** START OF Provided data **

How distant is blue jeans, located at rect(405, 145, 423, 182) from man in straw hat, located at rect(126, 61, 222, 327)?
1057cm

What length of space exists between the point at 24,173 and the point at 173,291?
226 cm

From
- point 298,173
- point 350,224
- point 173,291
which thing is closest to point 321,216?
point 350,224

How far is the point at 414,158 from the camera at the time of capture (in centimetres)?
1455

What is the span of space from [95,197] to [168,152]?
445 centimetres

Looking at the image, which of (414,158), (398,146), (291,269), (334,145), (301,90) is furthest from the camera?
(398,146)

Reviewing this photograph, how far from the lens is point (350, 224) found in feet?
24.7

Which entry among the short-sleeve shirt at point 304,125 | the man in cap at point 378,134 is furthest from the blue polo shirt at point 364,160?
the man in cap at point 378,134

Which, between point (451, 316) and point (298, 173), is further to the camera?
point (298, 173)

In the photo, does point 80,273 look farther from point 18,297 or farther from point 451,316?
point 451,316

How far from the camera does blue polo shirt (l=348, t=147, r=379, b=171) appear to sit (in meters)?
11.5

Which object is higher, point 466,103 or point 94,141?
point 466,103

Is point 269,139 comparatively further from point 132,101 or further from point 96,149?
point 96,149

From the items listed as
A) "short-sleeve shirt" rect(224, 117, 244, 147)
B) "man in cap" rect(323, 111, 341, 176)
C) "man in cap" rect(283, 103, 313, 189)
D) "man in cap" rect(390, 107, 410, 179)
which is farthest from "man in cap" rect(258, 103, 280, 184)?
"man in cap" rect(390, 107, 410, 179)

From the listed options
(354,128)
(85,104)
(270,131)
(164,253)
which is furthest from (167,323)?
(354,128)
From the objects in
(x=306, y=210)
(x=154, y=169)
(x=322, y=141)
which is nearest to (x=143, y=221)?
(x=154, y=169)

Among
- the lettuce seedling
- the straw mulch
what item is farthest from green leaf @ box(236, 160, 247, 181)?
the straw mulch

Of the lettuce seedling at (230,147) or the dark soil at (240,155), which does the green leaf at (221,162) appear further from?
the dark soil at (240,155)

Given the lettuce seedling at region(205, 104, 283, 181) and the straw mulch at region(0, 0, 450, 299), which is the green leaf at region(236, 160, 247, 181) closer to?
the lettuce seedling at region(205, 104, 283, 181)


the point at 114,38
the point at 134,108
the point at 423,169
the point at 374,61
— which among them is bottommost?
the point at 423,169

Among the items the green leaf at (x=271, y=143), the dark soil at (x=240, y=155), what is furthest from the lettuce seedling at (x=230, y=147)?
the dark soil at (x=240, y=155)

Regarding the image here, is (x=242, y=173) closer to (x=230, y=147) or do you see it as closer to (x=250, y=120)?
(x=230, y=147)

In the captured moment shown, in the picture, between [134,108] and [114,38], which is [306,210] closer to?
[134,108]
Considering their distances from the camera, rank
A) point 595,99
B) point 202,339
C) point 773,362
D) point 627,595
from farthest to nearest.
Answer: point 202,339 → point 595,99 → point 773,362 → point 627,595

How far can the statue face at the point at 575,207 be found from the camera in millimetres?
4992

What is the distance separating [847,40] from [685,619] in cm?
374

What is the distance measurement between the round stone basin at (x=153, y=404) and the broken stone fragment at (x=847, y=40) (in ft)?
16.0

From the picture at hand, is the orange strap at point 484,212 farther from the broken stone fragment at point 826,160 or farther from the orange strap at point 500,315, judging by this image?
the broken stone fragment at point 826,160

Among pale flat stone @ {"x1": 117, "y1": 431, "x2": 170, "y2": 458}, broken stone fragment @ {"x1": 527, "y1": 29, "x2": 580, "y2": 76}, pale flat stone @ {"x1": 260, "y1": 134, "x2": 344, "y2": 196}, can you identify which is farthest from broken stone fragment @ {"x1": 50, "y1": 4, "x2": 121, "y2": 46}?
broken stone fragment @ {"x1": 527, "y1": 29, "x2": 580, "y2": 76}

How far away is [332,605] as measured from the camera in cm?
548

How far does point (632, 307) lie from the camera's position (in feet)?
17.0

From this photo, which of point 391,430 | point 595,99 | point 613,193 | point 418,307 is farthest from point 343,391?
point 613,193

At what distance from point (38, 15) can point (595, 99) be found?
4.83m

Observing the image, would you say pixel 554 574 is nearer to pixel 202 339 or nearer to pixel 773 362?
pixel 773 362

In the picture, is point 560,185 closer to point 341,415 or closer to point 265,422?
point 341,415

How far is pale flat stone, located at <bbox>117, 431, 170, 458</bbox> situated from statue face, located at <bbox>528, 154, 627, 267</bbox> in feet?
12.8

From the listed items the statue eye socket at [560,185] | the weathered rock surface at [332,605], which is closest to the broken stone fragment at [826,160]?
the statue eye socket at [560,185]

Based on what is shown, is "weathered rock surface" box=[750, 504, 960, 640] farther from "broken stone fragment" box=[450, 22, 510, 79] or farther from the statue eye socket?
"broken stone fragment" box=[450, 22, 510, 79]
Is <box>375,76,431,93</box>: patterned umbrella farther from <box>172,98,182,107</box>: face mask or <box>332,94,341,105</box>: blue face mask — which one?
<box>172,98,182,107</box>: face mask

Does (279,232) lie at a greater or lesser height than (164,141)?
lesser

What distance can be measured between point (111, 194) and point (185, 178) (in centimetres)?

** END OF Provided data **

- Written exercise: Turn the entries starting at the line that contains "Does (279,232) lie" and ending at the last line of the entries into a Markdown table with the columns Row and Line. Number each line in Row, put its text in Line, and leave out blank lines.

- Output for this exercise:
| Row | Line |
|---|---|
| 1 | Does (279,232) lie at a greater or lesser height than (164,141)? |
| 2 | lesser |
| 3 | What distance can be measured between point (111, 194) and point (185, 178) (in centimetres)? |